*** Records for processing ***
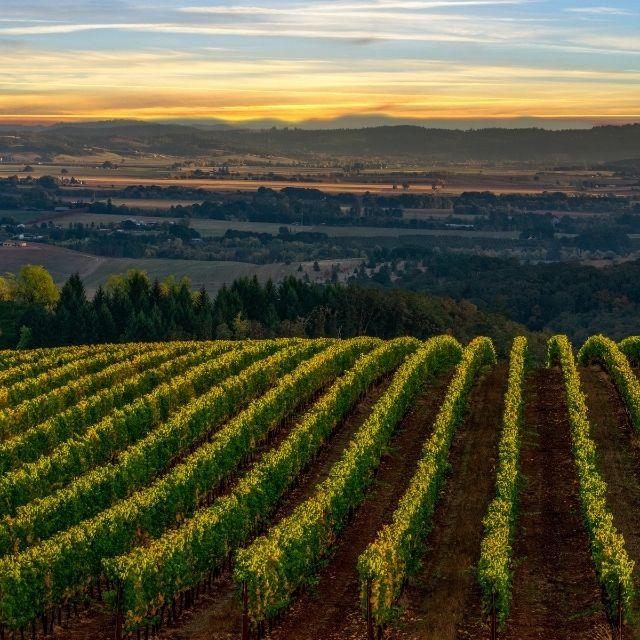 Image of Portland Oregon suburb Wine Country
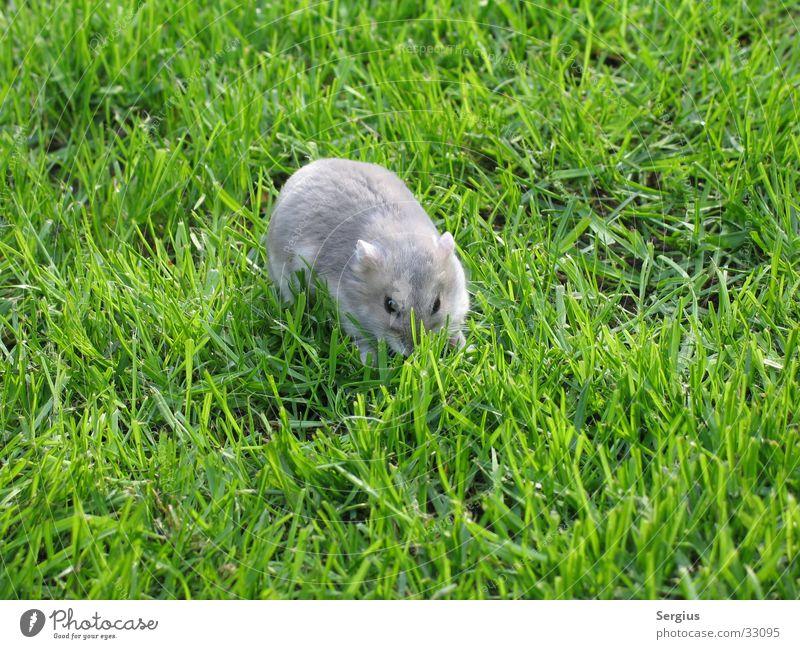 Zwerghamster auf dem Rasen Hamster Haustier Zoomeffekt Nahaufnahme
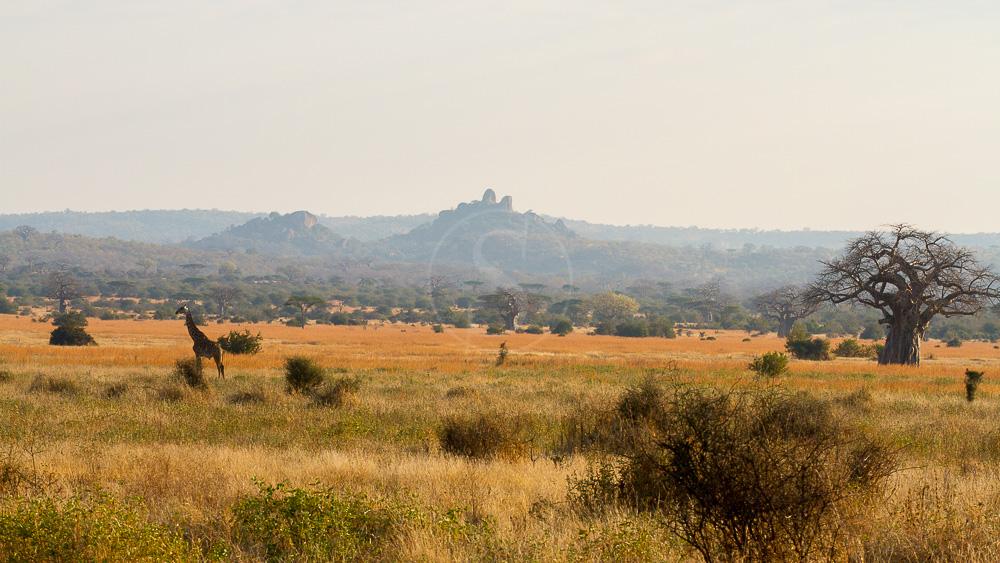 Safari à Ruaha, Tanzanie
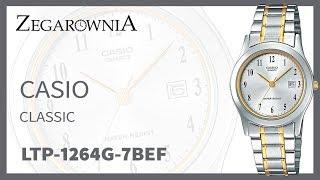 Zegarek Casio Classic LTP-1264G-7BEF | Zegarownia.pl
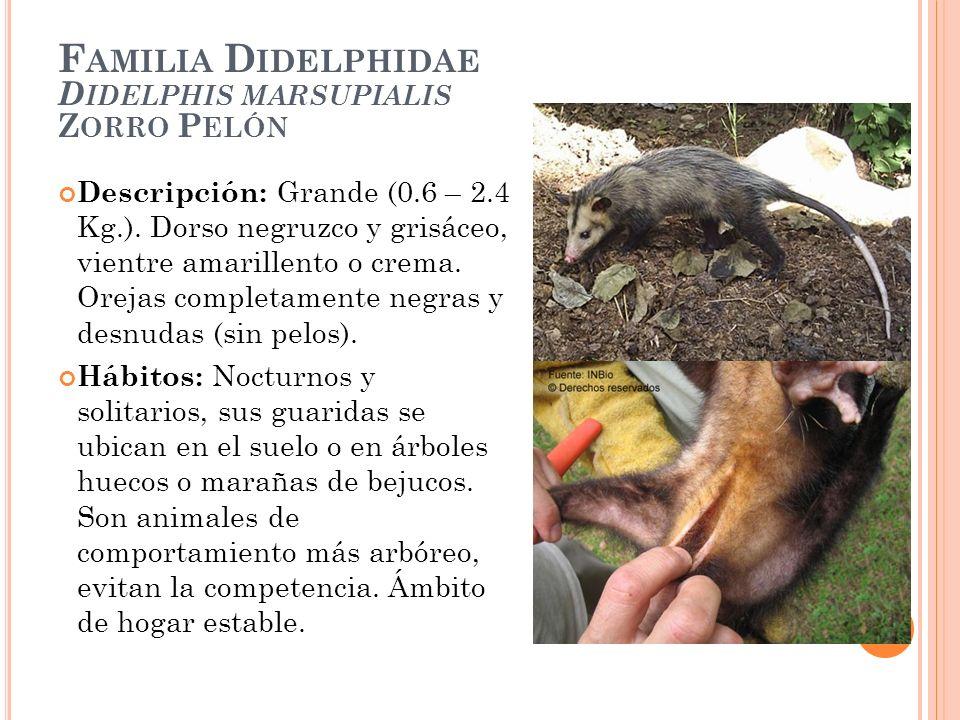 F AMILIA D IDELPHIDAE D IDELPHIS MARSUPIALIS Z ORRO P ELÓN Descripción: Grande (0.6 – 2.4 Kg.). Dorso negruzco y grisáceo, vientre amarillento o crema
*** End of Records for processing ***
## Activity:
Print the lines from the one holding "Zegarek Casio Classic" through the last line of the records, word for word, and omit the pictures.

## Result:
 Zegarek Casio Classic LTP-1264G-7BEF | Zegarownia.pl
 F AMILIA D IDELPHIDAE D IDELPHIS MARSUPIALIS Z ORRO P ELÓN Descripción: Grande (0.6 – 2.4 Kg.). Dorso negruzco y grisáceo, vientre amarillento o crema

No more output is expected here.